▶ [Dokumentauszug]
┄┄┄┄┄┄┄┄┄┄┄┄┄┄┄┄┄┄┄┄

Das es immer noch Leute gibt die sich an Ultra klammern wie Kleinkinder verstehe ich nicht zumal der Sprung von Hoch zu Ultra so dermaßen gering ist das man mit der Lupe suchen muss aber Performance verschlechtert sich gleich mal um 20%..


----------



## HisN (21. April 2018)

Altmetall1 schrieb:


> Grund: Meine angewohnheit alle Regler möglichst lange auf Max- Details ect zustellen. Und das wird halt in 4k trotz einer 1080TI nich lang bzw momentan ( Kingdome Come Deliverence )  nicht möglich sein.



Wie machst Du das nur. Ich bekomme auf meiner Titan X Pascal in FHD gerade 20 FPS hin, wenn ich so vorgehen würde.
Reines Layer 8 Problem^^




			Dieser Inhalt steht nur eingeloggten Mitgliedern zur Verfügung.
        




			Dieser Inhalt steht nur eingeloggten Mitgliedern zur Verfügung.
        



Ich denke, Du schießt Dir damit ins eigene Knie.

┄┄┄┄┄┄┄┄┄┄┄┄┄┄┄┄┄┄┄┄

▶ [Datenzeilen]
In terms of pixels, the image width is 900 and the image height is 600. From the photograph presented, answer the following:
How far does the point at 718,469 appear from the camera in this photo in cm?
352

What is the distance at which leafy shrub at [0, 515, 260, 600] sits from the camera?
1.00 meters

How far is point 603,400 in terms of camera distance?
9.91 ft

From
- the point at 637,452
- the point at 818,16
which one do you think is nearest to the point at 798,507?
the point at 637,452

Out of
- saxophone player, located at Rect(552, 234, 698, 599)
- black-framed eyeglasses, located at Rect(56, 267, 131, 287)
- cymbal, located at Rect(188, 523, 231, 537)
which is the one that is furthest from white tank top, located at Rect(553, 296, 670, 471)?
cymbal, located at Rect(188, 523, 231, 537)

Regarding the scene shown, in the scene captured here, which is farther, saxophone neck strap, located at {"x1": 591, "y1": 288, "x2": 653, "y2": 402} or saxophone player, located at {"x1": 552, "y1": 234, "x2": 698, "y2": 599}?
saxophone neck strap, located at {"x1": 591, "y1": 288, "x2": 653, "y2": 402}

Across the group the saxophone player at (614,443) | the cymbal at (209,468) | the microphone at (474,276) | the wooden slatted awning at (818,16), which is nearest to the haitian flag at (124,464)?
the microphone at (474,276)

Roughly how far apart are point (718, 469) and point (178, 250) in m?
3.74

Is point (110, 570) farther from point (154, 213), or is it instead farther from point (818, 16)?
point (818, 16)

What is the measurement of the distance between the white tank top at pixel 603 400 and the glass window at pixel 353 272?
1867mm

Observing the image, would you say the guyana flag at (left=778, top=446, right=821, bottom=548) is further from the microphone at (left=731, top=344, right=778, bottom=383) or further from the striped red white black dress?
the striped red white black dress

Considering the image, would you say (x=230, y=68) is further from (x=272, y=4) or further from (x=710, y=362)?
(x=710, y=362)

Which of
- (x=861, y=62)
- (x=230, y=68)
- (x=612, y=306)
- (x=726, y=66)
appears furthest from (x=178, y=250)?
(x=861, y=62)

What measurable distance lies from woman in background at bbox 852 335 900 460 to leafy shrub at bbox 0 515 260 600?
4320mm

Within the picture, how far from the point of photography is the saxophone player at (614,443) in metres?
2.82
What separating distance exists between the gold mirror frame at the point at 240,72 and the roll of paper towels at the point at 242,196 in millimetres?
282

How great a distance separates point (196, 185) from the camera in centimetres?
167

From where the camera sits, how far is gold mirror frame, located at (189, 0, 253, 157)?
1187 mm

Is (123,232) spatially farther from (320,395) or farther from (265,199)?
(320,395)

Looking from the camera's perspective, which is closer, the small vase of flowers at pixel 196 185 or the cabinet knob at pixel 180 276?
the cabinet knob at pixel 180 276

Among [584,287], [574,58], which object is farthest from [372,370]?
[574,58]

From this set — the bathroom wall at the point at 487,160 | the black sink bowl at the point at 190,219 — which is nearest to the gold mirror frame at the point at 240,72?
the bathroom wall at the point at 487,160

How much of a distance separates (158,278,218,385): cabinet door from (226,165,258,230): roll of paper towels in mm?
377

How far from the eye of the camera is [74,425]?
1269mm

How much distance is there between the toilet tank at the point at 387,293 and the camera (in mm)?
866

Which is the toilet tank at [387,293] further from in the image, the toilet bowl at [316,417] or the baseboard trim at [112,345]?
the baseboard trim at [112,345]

┄┄┄┄┄┄┄┄┄┄┄┄┄┄┄┄┄┄┄┄

▶ [Ziele]
[a] Welche Produkte, also Grafikkarten und Spiele, werden im Forumsauszug zu Grafikeinstellungen namentlich genannt? Gib sie in der Schreibweise des Auszugs an.
[b] Führe den Forumsauszug zu Grafikeinstellungen nach seinem letzten Satz fort.

▶ [Antworten je Aufgabe]
[a]
1080TI
Titan X Pascal
Kingdome Come Deliverence

[b]
----------



## Lichtbringer1 (22. April 2018)

HisN schrieb:


> Wie machst Du das nur. Ich bekomme auf meiner Titan X Pascal in FHD gerade 20 FPS hin, wenn ich so vorgehen würde.
> Reines Layer 8 Problem^^
> 
> 
> ...



Gibt es denn eine Graka/CPU Kombination, welche mehr als 20 fps liefern würde?


----------



## HisN (22. April 2018)

Nein, ist doch die (fast) schnellste Graka, die Du zur Zeit kaufen kannst.


----------



## sdgfredg (22. April 2018)

Ist der Sprung überhaupt sichtbar von 32 4k auf 27 WQHD? Als ich gewechselt bin dachte ich weis auch nicht sieht gleich aus nur halt grösser^^,klar WQHD auf 32 ist nicht so scharf wie 32 4k aber in relation 27 wqhd und 32 4k, vielleicht spielt mir meine erinnerung auch einen streich. hmm


----------



## Lichtbringer1 (23. April 2018)

sdgfredg schrieb:


> Ist der Sprung überhaupt sichtbar von 32 4k auf 27 WQHD? Als ich gewechselt bin dachte ich weis auch nicht sieht gleich aus nur halt grösser^^,klar WQHD auf 32 ist nicht so scharf wie 32 4k aber in relation 27 wqhd und 32 4k, vielleicht spielt mir meine erinnerung auch einen streich. hmm



Ich finde der Unterschied ist sichtbar. Aber das kommt wieder auf die eigene Wahrnehmung an.


----------



## HisN (23. April 2018)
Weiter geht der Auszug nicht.